These are the only two implementations. The function cannot construct a new T, cannot combine its arguments (no operations on T), and cannot decide at runtime which to return (that would require inspecting T, which is forbidden). The choice is baked into the code at definition time.

[!Note] A caveat on totality. In Rust, which allows divergence, the precise statement is: if the function returns, it returns one of its arguments, and the choice does not depend on the type T. Parametricity theorems hold modulo termination and effects — they constrain the function’s behaviour under the assumption that it terminates normally. The function may also loop or panic, which are escape routes that parametricity does not rule out.

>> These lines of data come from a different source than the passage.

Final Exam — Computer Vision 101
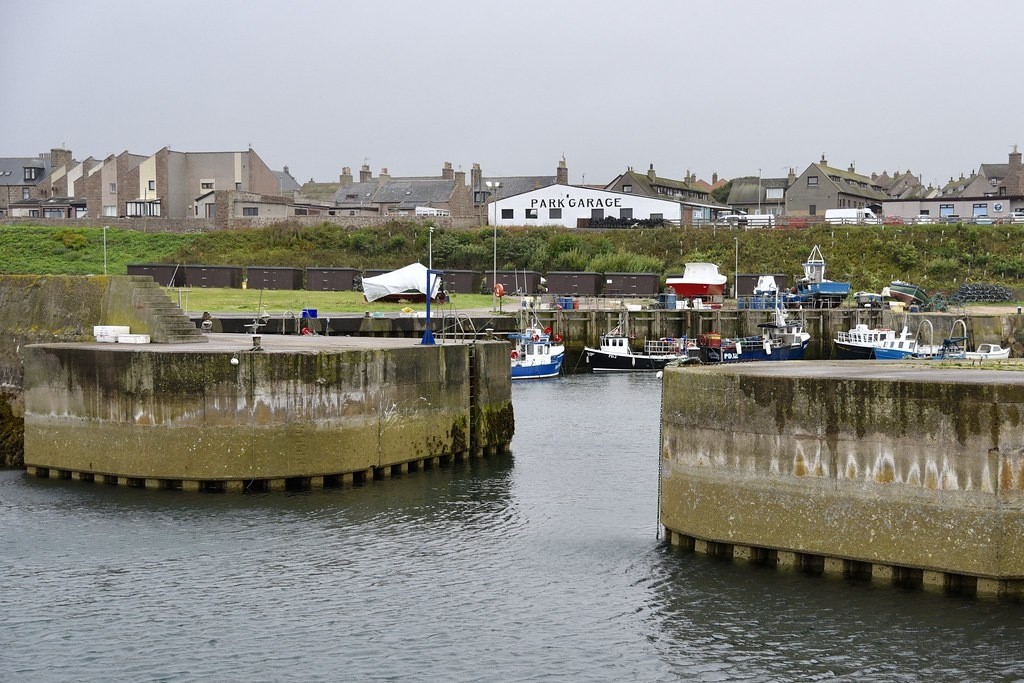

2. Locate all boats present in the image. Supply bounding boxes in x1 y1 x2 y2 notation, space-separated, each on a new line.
360 262 443 305
508 267 566 379
853 286 895 309
705 287 811 364
833 323 921 360
871 318 1014 360
889 280 930 306
736 275 802 310
794 243 851 307
584 304 704 374
665 262 728 310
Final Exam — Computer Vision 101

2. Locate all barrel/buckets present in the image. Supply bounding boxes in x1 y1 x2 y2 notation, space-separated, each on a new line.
557 298 579 310
739 297 782 309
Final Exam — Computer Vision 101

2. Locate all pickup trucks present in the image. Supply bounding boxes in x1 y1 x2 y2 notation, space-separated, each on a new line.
1002 208 1024 224
970 214 998 225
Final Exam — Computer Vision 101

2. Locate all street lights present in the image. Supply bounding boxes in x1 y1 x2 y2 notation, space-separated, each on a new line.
103 225 111 276
429 225 435 271
486 180 505 316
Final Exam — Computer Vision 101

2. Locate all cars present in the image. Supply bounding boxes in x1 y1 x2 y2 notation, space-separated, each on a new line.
938 214 963 226
884 215 904 225
909 214 936 225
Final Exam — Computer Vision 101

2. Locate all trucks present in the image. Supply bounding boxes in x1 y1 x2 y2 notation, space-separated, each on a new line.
825 207 883 225
714 214 776 230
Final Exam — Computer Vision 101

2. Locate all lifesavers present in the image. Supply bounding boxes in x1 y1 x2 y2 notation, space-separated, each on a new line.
688 342 696 347
495 284 503 297
699 335 707 346
881 328 891 331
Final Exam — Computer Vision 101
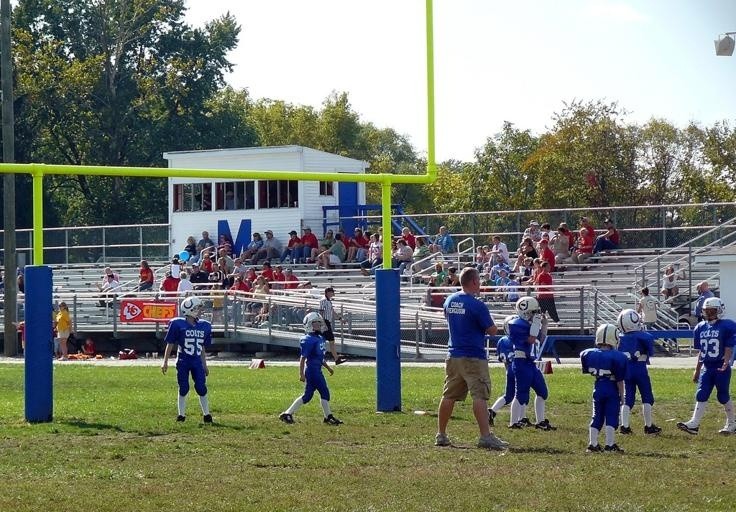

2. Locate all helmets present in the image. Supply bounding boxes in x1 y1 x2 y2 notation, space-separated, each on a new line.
701 297 726 321
595 323 621 349
303 312 328 332
515 297 541 321
503 314 518 338
180 296 205 320
617 309 645 332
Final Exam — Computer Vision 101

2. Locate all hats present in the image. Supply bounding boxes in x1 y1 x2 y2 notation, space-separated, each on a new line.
192 263 199 266
530 216 613 244
325 287 336 292
264 225 311 235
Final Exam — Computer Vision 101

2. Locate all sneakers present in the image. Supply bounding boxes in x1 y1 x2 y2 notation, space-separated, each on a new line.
278 412 295 424
336 358 347 366
323 414 343 425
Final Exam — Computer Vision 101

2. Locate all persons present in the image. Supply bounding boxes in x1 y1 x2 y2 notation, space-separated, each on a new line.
507 294 558 431
277 310 345 426
675 296 736 437
225 191 240 209
662 266 687 299
638 286 661 330
580 322 629 453
158 225 320 328
0 259 156 361
487 313 536 427
310 226 454 284
424 217 621 325
434 266 511 449
695 282 702 295
159 295 213 424
615 308 664 435
317 288 347 365
194 191 211 209
694 279 716 323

Theorem 3: List Rearrangement

Type: fn<T>(Vec<T>) -> Vec<T>

Free theorem: The function can only rearrange, duplicate, or drop elements. It cannot create new elements or inspect existing ones.

This is a powerful result. Without reading a single line of implementation, you know from the type alone that a function Vec<T> -> Vec<T> (with no bounds on T) can:

  • Reverse the vector
  • Shuffle it (if it uses external randomness)
  • Take the first N elements
  • Repeat elements
  • Return an empty vector
  • Return the vector unchanged

It cannot:

  • Sort the vector (requires Ord)
  • Deduplicate (requires Eq)
  • Insert a default value (requires Default)
  • Filter by a predicate on elements (requires inspecting T)

Every operation that examines the content of elements requires a bound. Level 1 can only manipulate the structure of the container.

#![allow(unused)]
fn main() {
fn reverse<T>(mut items: Vec<T>) -> Vec<T> {
    items.reverse();
    items
}

fn take_first_two<T>(items: Vec<T>) -> Vec<T> {
    items.into_iter().take(2).collect()
}

fn duplicate_all<T: Clone>(items: Vec<T>) -> Vec<T> {
    // Wait — this requires Clone!
    // This function is Level 2, not Level 1.
    items.iter().cloned().cycle().take(items.len() * 2).collect()
}
}

Notice the trap: duplicate_all appears to be a structural operation, but it requires Clone — a bound — because duplicating a value means producing a second copy, and copying requires knowledge of how to copy. At Level 1, each value of type T is unique and unreproducible. You can move it, but you cannot multiply it. This is a direct consequence of Rust’s ownership semantics interacting with parametricity: without Clone, every T value exists exactly once.

Theorem 4: Pair Manipulation

Type: fn<A, B>((A, B)) -> (B, A)

Free theorem: The function must swap the pair components.

#![allow(unused)]
fn main() {
fn swap<A, B>(pair: (A, B)) -> (B, A) {
    (pair.1, pair.0)
}
}

The output must contain one value of type B and one of type A. The only B available is pair.1; the only A is pair.0. There is exactly one way to construct the output.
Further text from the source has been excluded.